ENTRI DATA:
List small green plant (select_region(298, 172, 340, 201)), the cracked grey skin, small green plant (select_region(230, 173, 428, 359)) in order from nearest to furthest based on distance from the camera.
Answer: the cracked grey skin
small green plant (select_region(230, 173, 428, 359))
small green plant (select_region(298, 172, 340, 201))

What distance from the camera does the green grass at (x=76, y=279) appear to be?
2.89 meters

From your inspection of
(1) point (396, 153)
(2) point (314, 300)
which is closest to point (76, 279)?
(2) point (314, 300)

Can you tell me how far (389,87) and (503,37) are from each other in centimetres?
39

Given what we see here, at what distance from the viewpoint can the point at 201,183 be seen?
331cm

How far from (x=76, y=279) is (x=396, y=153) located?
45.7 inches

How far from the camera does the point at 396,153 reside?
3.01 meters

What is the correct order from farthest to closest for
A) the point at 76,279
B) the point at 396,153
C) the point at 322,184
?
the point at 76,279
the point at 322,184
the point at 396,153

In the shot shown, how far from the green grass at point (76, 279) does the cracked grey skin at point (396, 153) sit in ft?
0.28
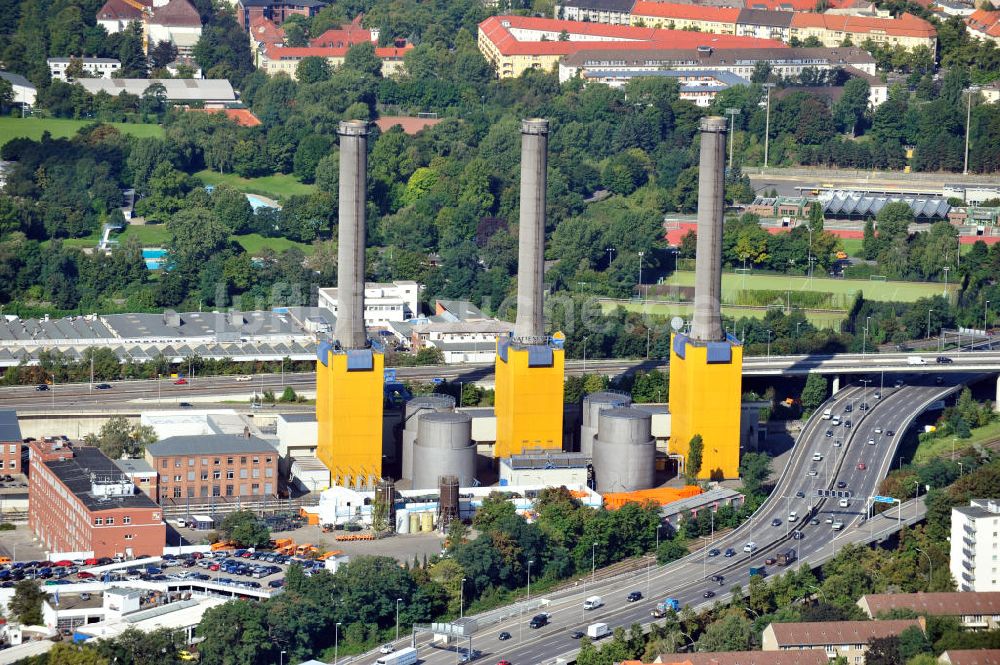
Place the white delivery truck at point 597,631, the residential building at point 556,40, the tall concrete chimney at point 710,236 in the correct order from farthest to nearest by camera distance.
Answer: the residential building at point 556,40 → the tall concrete chimney at point 710,236 → the white delivery truck at point 597,631

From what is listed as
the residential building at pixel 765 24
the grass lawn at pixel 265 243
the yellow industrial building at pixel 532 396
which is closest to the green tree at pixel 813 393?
the yellow industrial building at pixel 532 396

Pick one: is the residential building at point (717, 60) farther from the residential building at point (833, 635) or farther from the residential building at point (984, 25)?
the residential building at point (833, 635)

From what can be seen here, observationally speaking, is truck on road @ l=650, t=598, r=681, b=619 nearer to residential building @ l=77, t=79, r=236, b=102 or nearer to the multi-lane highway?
the multi-lane highway

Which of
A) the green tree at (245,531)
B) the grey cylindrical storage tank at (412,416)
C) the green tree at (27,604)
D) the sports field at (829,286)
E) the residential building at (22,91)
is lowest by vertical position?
the green tree at (27,604)

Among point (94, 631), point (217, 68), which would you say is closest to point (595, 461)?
point (94, 631)

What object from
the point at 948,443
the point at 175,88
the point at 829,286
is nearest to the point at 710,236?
the point at 948,443

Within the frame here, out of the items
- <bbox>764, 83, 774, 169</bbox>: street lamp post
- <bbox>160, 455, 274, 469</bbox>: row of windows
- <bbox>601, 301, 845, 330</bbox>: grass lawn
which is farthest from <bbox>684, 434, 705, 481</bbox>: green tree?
<bbox>764, 83, 774, 169</bbox>: street lamp post
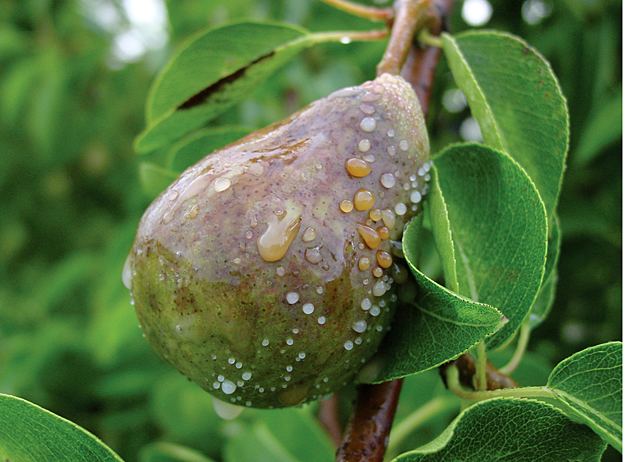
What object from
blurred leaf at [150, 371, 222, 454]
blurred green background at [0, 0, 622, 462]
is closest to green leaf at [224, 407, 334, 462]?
blurred green background at [0, 0, 622, 462]

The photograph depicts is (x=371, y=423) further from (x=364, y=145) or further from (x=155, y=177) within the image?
(x=155, y=177)

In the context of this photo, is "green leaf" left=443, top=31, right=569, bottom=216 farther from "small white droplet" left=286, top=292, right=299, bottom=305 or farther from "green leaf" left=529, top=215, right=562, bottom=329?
"small white droplet" left=286, top=292, right=299, bottom=305

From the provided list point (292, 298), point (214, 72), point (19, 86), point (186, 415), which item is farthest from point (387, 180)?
point (19, 86)

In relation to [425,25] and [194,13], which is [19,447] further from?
[194,13]

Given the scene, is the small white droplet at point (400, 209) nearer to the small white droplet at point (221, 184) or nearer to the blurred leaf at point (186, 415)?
the small white droplet at point (221, 184)

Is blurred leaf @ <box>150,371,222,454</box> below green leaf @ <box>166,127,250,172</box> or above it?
below

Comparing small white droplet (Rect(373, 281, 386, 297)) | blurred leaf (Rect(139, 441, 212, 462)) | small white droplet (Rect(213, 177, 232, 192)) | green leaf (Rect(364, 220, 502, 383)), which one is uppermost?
small white droplet (Rect(213, 177, 232, 192))

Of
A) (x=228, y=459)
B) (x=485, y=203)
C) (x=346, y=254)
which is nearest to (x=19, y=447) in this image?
(x=346, y=254)
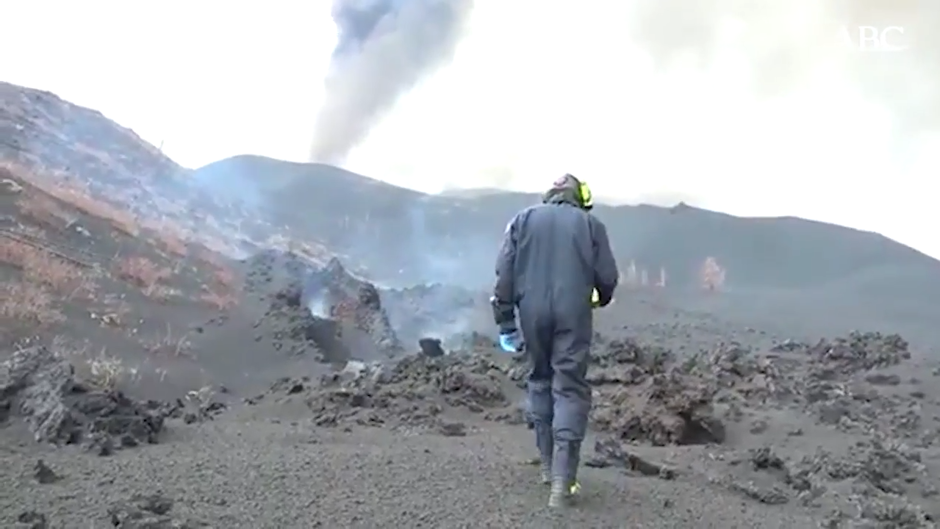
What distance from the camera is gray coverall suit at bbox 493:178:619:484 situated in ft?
Answer: 15.6

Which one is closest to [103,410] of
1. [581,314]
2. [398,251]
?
[581,314]

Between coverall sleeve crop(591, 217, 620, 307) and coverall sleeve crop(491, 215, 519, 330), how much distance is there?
0.43 metres

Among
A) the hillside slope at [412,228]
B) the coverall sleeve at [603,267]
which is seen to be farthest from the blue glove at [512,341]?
the hillside slope at [412,228]

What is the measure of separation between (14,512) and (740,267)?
40.3 meters

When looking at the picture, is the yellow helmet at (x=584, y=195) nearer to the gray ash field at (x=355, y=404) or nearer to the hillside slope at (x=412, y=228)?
the gray ash field at (x=355, y=404)

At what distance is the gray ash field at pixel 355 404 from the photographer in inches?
187

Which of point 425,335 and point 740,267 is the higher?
point 740,267

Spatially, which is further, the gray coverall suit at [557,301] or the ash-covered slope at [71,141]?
the ash-covered slope at [71,141]

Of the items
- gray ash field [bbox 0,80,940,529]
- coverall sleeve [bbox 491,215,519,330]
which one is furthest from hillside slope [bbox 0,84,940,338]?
coverall sleeve [bbox 491,215,519,330]

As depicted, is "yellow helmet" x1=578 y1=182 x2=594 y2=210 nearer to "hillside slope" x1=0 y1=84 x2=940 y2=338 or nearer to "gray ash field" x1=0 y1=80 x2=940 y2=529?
"gray ash field" x1=0 y1=80 x2=940 y2=529

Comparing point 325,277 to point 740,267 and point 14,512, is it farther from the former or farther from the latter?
point 740,267

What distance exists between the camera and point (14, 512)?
4070 mm

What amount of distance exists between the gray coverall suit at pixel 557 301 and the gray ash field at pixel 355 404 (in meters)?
0.40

PETUNJUK TUGAS:
Bisakah entri mulai dari awal hingga baris yang memuat "2.89 meters" (baris itu ikut dihitung) dikonversi menjadi CSV dua kolom bernama teks dan jawaban? Buat satu baris untuk tiap entri, dengan teks dan jawabannya masing-masing dalam satu bidang berkutip serta jeda baris diganti spasi.

HASIL YANG BENAR:
teks,jawaban
"List small green plant (select_region(298, 172, 340, 201)), the cracked grey skin, small green plant (select_region(230, 173, 428, 359)) in order from nearest to furthest based on distance from the camera. Answer:","the cracked grey skin small green plant (select_region(230, 173, 428, 359)) small green plant (select_region(298, 172, 340, 201))"
"What distance from the camera does the green grass at (x=76, y=279) appear to be?","2.89 meters"